Heather Harris Wright
Arizona State University, Tempe

Robert C. Marshall
Judith L. Page

University of Kentucky, Lexington

Contact author: Heather Harris Wright, Department of Speech and Hearing Science, Arizona State University, P.O. Box 870102, Tempe, AZ 85287-0102. E-mail: heather.wright.1{at}asu.edu.

Purpose: Semantic feature analysis (SFA) was used to determine whether training contextually related words would improve the discourse of individuals with nonfluent aphasia in preselected contexts.

Method: A modified multiple-probes-across-behaviors design was used to train target words using SFA in 3 adults with nonfluent aphasia.
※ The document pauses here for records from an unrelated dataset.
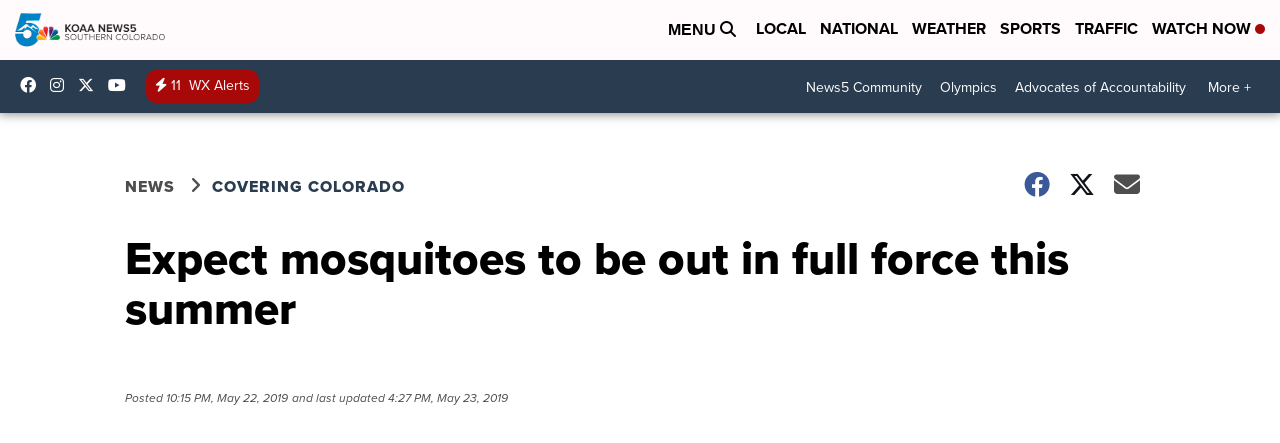

--- FILE ---
content_type: application/javascript; charset=utf-8
request_url: https://fundingchoicesmessages.google.com/f/AGSKWxVxDdwhdH_mDUQFvmpolXQn_jFVT_yErSAJ_D2yFJcUmgT82e6p1FTbZdm4S-Yf7rrRFAgXfV1bKxbXKN_S-fqYT6ThwgyWWTXMI7LRfRfXenn2zvh81AJ3u4g_Uz9jK0lyVax3vw==?fccs=W251bGwsbnVsbCxudWxsLG51bGwsbnVsbCxudWxsLFsxNzY5MTgxOTQ3LDE2NTAwMDAwMF0sbnVsbCxudWxsLG51bGwsW251bGwsWzddXSwiaHR0cHM6Ly93d3cua29hYS5jb20vbmV3cy9jb3ZlcmluZy1jb2xvcmFkby8yMDE5LzA1LzIyL2V4cGVjdC1tb3NxdWl0b2VzLXRvLWJlLW91dC1pbi1mdWxsLWZvcmNlLXRoaXMtc3VtbWVyLyIsbnVsbCxbWzgsIms2MVBCam1rNk8wIl0sWzksImVuLVVTIl0sWzE5LCIyIl0sWzE3LCJbMF0iXSxbMjQsIiJdLFsyOSwiZmFsc2UiXV1d
body_size: -217
content:
if (typeof __googlefc.fcKernelManager.run === 'function') {"use strict";this.default_ContributorServingResponseClientJs=this.default_ContributorServingResponseClientJs||{};(function(_){var window=this;
try{
var QH=function(a){this.A=_.t(a)};_.u(QH,_.J);var RH=_.ed(QH);var SH=function(a,b,c){this.B=a;this.params=b;this.j=c;this.l=_.F(this.params,4);this.o=new _.dh(this.B.document,_.O(this.params,3),new _.Qg(_.Qk(this.j)))};SH.prototype.run=function(){if(_.P(this.params,10)){var a=this.o;var b=_.eh(a);b=_.Od(b,4);_.ih(a,b)}a=_.Rk(this.j)?_.be(_.Rk(this.j)):new _.de;_.ee(a,9);_.F(a,4)!==1&&_.G(a,4,this.l===2||this.l===3?1:2);_.Fg(this.params,5)&&(b=_.O(this.params,5),_.hg(a,6,b));return a};var TH=function(){};TH.prototype.run=function(a,b){var c,d;return _.v(function(e){c=RH(b);d=(new SH(a,c,_.A(c,_.Pk,2))).run();return e.return({ia:_.L(d)})})};_.Tk(8,new TH);
}catch(e){_._DumpException(e)}
}).call(this,this.default_ContributorServingResponseClientJs);
// Google Inc.

//# sourceURL=/_/mss/boq-content-ads-contributor/_/js/k=boq-content-ads-contributor.ContributorServingResponseClientJs.en_US.k61PBjmk6O0.es5.O/d=1/exm=kernel_loader,loader_js_executable/ed=1/rs=AJlcJMztj-kAdg6DB63MlSG3pP52LjSptg/m=web_iab_tcf_v2_signal_executable
__googlefc.fcKernelManager.run('\x5b\x5b\x5b8,\x22\x5bnull,\x5b\x5bnull,null,null,\\\x22https:\/\/fundingchoicesmessages.google.com\/f\/AGSKWxXA4C3tj_7CLAtkTFBwN6Wr0aAo9-7_XWxz9Z_wLO86FoMO20ZHwQ9oVcg5Bjw_VP3BjucpzfW0HYR6By3lWvUDJrLFuHVDCNhC-4V_2DzxpofYoaN-W_TKRNMxpWaKCVPhCF-FYw\\\\u003d\\\\u003d\\\x22\x5d,null,null,\x5bnull,null,null,\\\x22https:\/\/fundingchoicesmessages.google.com\/el\/AGSKWxXi3ctQMvKLXKoL1et9vR_MWJkoCnNdOjHZQJk4JNN_oOS59ulnGCoVq9ZPzRYERHqC7xuQEmbgovUbg_M-CQu9dA4Wmu4mgqMIlW0jIqXl55BL0EPapmFQQqgZBLLti1G0DcDISg\\\\u003d\\\\u003d\\\x22\x5d,null,\x5bnull,\x5b7\x5d\x5d\x5d,\\\x22koaa.com\\\x22,1,\\\x22en\\\x22,null,null,null,null,1\x5d\x22\x5d\x5d,\x5bnull,null,null,\x22https:\/\/fundingchoicesmessages.google.com\/f\/AGSKWxUcl1eLa8vI0Jcsu1WKlzEtNTb2bq86a2rTqNlwsnYg7-gm4XBrhbwwmZ__6qHA-wVr4wgFeberWy1L2JKox5gV8egk8NoqEJ05KTpFFmS62yqpHmW-z__Bd6CiD6vHZD-LLTi3OQ\\u003d\\u003d\x22\x5d\x5d');}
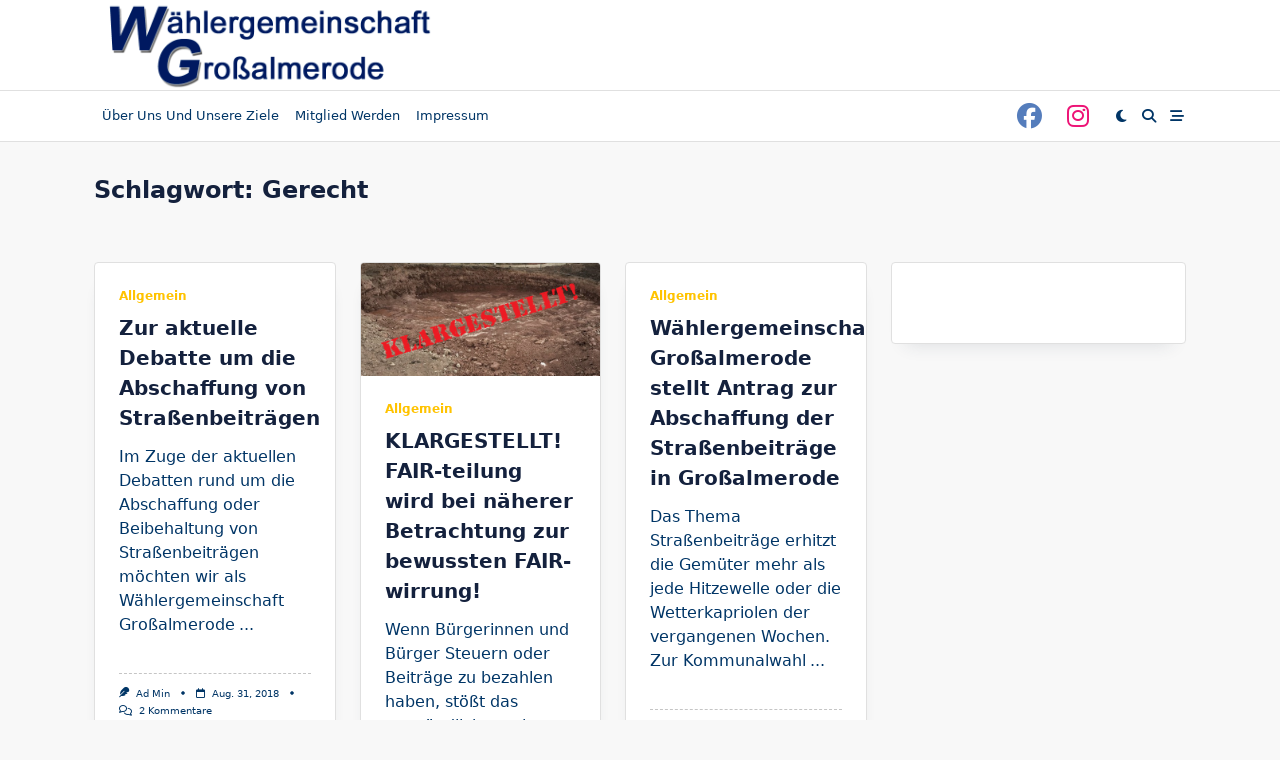

--- FILE ---
content_type: text/css
request_url: https://www.wg-grossalmerode.de/wordpress/wp-content/themes/yuki/style.css?ver=6.9
body_size: 587
content:
/*!
Theme Name:     Yuki
Theme URI:      https://www.wpmoose.com/themes/yuki-theme
Description:    Yuki is a modern and highly customizable multipurpose WordPress theme. It has powerful Header Builder, Footer Builder and Homepage Builder to fully customize your website. You can build any kind of websites, like blog, business, portfolio, WooCommerce storefronts etc. It fits bloggers, editors, online magazines, newspaper, news portals, content publishers, creative business, small businesses, startups and freelancers. This theme is responsive, translation ready and more.
Author:         WP Moose
Author URI:     https://www.wpmoose.com
License:        GNU General Public License v2 or later
License URI:    http://www.gnu.org/licenses/gpl-2.0.html
Version: 1.4.12
Tested up to: 6.8
Requires PHP: 7.4
Text Domain: yuki
Tags: news, blog, portfolio, grid-layout, one-column, two-columns, three-columns, four-columns, left-sidebar, right-sidebar, block-styles, custom-background, custom-colors, custom-header, custom-logo, custom-menu, editor-style, featured-image-header, featured-images, footer-widgets, full-width-template, rtl-language-support, sticky-post, threaded-comments, theme-options, translation-ready, wide-blocks

*/


--- FILE ---
content_type: text/css
request_url: https://www.wg-grossalmerode.de/wordpress/wp-content/themes/yuki-child-wg/style.css?ver=6.9
body_size: 497
content:
/**
 * Theme Name:     Yuki Child WG
 * Author:         WP Moose
 * Template:       yuki
 * Text Domain:	   yuki-child-wg
 * Description:    Yuki is a modern and highly customizable multipurpose WordPress theme. It has powerful Header Builder, Footer Builder and Homepage Builder to fully customize your website. You can build any kind of websites, like blog, business, portfolio, WooCommerce storefronts etc. It fits bloggers, editors, online magazines, newspaper, news portals, content publishers, creative business, small businesses, startups and freelancers. This theme is responsive, translation ready and more.
 */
Pretreatment, posttreatment, and follow-up sessions obtained language samples for the preselected contexts. Contexts included 4 story retellings and 4 procedure explanations.

Results: All participants improved naming ability for treated words. No generalization to untrained items was found. Within discourse samples, participants increased number of target words produced from pretreatment to posttreatment sessions but did not increase lexical diversity across samples. Participants maintained performance on standardized measures from the beginning to the end of the study.

Conclusions: Results support and extend previous research by indicating that SFA improves confrontational naming ability and may benefit word retrieval in discourse production of closed-set contexts.